もし「人生をもう一度やり直せる」としたら、あなたは何を取り戻そうとするだろうか。
過去におすすめした作品の紹介がひと段落したので、再びランキング巡回していきたい。
今回読んだのはこちら。
『五十六歳の研究者、中学生から人生をやり直す』
https://kakuyomu.jp/works/822139846264815481
五十六歳の半導体研究者・佐伯忠夫は、人生をかけて完成させた論文を奪われた末に、自ら命を絶つ。
しかし次に目を覚ますと、中学生の頃に戻っていた。
奪われた研究と人生を取り戻すため、
「中学生からやり直す人生」が再び始まる――という導入の物語だ。
ジャンルとしては歴史・時代・伝奇に分類されるが、実質的には“職業もの”としての側面が強い作品。
私はこの手の職業ものが好きだが、少し面倒な読者でもある。
設定があるだけで進むタイプの作品だと、どうしても満足できない。
例えば異世界作品でも、薬師や錬金術師といった職業ものは多いが、
工程が省略され「魔法で完成」と処理されると、途端に職業としての実感が薄れてしまう。
テンポとしては正しい。
ただ、その仕事がどう成立しているのかが見えないと、物語としての手触りが弱くなる。
私はこうした“過程の説得力”を重視するタイプで、
池井戸潤のように銀行組織の内部構造が想像できる物語や、
海堂尊のように医療現場の空気が感じられる作品に惹かれる。
その点で本作は、かなり手応えがある。
半導体研究という題材の中で、研究者の立場や環境が丁寧に積み上げられている。
定年間近の五十六歳でありながら大学の一般研究職としてくすぶる姿や、成果が奪われる構造が、どこか現実の延長線上にありそうな生々しさだ。
それだけで就職氷河期に就職できず、しかたなく大学に残った過去が目に見えるようだ。
だからこそ冒頭の「論文を奪われて自殺し、人生をやり直す」という展開に、単なる転生以上の重みが出まれている。
これは“人生のリセット”というより、“積み上げの再取得”に近い。
読んでいると、派手さよりも静かな現実感のほうが印象に残る。
一方で、この手の作品は専門性が強く、読者を選ぶ側面もある。
半導体や研究の話が丁寧に描かれる分、馴染みがないと少し距離を感じるかもしれない。
リアリティを深めるほど説明は増え、テンポや読みやすさとのバランスは難しくなる。
専門的な話が続くと、「何を言っているのか分からない」と感じてしまう読者も出てくるだろう。
雰囲気として楽しめれば問題ないが、理解が追いつかないまま進むと、途中で離れてしまう可能性もある。
このあたりの受け取り方は読者によって分かれるだろう。
現時点ではまだ読み始めたばかりなので評価は保留としている。
この作品が
「ある程度専門知識を持つ読者に向けて書かれているのか」
それとも
「専門知識がなくても楽しめるよう間口を広げているのか」
という観点にも注目して読みたい。
半導体研究という題材はどうしても専門性が高い。
その専門性をどのように読者へ届けていくのかは、作品の読みやすさにも大きく関わってくる。

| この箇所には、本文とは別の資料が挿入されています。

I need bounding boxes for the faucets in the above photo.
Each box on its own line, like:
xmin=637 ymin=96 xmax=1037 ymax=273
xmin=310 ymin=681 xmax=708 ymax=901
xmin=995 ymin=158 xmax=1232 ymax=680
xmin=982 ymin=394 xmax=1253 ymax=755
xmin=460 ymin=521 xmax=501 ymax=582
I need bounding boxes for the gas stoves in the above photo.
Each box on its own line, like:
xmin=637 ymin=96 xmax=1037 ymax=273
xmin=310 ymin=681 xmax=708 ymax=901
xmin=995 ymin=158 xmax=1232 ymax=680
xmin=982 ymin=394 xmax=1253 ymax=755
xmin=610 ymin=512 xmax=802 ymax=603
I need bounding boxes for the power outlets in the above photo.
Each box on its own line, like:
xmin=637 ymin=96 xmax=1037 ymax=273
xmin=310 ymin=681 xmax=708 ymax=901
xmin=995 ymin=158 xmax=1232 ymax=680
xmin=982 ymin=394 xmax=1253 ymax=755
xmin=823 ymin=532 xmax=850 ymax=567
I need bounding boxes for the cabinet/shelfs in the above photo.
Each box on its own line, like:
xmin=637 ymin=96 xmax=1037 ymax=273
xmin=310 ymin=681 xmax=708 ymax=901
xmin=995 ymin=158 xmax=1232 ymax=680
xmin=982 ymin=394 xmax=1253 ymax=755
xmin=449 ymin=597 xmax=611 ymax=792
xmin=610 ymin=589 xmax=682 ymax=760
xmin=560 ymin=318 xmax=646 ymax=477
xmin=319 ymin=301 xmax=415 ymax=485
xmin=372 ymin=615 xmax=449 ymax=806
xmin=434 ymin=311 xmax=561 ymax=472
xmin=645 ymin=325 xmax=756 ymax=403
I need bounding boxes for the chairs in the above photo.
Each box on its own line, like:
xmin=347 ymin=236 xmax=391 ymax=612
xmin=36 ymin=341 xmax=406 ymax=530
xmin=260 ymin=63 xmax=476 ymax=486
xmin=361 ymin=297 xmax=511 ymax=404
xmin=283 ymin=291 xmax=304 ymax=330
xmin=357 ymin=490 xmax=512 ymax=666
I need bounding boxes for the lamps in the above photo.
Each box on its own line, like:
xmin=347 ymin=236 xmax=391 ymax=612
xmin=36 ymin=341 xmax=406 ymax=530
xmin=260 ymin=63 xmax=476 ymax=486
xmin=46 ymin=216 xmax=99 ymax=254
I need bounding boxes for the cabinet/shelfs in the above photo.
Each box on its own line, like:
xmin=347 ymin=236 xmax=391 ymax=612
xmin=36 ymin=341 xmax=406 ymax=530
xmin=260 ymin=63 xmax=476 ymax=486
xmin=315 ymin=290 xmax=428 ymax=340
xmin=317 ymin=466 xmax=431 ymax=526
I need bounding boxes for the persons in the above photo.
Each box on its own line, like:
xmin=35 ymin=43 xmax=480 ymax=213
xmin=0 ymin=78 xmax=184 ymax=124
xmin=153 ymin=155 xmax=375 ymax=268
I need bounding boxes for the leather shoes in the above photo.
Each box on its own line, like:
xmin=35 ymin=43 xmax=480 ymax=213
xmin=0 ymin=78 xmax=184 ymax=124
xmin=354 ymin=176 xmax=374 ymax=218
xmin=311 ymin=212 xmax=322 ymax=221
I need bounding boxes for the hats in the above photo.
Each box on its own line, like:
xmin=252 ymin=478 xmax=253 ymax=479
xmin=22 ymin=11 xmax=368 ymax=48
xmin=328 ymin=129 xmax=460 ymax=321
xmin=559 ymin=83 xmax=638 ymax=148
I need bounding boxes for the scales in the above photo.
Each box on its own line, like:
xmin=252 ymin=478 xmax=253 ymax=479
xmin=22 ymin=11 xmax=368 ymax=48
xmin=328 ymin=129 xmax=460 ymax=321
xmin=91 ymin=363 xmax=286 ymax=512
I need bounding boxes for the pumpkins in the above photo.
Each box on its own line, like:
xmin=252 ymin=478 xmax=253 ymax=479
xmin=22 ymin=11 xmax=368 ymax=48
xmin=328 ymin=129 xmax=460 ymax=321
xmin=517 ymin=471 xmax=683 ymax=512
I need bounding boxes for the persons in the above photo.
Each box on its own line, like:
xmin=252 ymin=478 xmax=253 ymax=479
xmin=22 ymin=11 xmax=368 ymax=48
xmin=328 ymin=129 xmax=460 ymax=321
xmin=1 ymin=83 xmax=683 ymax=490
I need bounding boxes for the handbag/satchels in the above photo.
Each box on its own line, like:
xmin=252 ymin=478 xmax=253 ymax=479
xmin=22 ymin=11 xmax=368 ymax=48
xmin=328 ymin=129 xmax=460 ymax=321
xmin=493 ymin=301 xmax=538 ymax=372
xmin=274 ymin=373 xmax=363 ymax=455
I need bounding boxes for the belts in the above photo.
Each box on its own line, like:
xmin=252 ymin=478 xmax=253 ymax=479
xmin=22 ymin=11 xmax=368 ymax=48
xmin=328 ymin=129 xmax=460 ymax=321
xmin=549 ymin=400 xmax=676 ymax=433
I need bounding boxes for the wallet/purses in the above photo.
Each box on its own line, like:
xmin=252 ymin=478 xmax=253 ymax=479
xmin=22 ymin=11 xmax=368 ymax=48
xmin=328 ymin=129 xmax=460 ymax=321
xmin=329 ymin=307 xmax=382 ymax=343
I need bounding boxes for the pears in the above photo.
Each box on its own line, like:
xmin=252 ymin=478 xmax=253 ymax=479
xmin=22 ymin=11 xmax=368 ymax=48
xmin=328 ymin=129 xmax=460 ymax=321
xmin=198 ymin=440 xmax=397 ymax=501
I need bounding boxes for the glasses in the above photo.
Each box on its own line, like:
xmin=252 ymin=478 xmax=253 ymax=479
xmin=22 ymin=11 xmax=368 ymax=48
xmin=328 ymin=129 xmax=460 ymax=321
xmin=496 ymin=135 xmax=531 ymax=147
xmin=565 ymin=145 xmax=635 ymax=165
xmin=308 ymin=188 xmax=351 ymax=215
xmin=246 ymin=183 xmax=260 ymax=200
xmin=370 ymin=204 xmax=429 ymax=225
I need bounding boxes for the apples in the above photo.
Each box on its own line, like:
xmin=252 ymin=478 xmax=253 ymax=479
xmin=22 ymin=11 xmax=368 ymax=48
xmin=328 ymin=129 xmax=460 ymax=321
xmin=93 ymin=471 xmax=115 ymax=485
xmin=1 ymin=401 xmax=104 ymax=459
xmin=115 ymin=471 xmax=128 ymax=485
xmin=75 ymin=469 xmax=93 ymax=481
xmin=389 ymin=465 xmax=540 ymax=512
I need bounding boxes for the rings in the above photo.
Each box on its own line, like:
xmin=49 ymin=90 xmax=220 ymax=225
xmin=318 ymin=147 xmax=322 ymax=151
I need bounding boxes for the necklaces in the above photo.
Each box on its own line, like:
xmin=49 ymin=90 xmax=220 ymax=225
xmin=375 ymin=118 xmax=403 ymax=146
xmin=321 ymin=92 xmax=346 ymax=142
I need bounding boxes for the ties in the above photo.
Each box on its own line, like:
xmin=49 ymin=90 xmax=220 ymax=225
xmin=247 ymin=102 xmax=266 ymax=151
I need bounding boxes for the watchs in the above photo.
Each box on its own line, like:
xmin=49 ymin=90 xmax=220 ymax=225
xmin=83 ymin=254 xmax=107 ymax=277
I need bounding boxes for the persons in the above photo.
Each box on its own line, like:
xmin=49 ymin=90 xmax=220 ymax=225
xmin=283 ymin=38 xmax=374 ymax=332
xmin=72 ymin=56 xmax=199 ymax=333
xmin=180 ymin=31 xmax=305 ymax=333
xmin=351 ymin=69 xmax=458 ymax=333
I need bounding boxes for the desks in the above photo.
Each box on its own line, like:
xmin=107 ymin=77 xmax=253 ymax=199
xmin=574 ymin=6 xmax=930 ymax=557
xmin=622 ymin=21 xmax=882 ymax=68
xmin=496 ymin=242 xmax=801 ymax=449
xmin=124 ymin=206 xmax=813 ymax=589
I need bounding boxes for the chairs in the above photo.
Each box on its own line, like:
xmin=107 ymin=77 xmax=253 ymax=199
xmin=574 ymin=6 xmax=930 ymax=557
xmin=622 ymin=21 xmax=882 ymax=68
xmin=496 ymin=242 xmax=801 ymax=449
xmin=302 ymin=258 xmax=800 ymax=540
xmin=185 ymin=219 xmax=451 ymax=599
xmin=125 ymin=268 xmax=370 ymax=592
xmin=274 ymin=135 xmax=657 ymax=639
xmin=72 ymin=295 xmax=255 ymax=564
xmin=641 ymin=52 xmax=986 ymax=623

“研究者としての経験が物語にどう反映されていくのか”と同時に、この専門性をどう物語として読者に届けていくのか。
そこは今後読み進めながら見ていきたい部分だ。
読み終えたときに強くおすすめできると感じたなら、そのときに改めてレビューを書こうと思う。
おそらく、職業描写や研究の現場感を重視する作品が好きな読者には、かなり刺さるタイプの作品だと思う。
派手な展開はない。
それでも、失われたものをもう一度積み上げていく物語には、静かな吸引力がある。
気がつくと、この主人公がどのように人生を取り戻していくのかを考えてしまっている。
研究者という職業の現実を踏まえながら、失われた積み上げをもう一度取り戻していく。
そんな“職業もの”としての手触りが、この作品の読後感だと感じた。
こういう作品と出会えるから、ランキング巡回はやめられない。
さて、次はどんな作品に出会えるだろうか。
今日もまた、ランキング巡回の続きだ。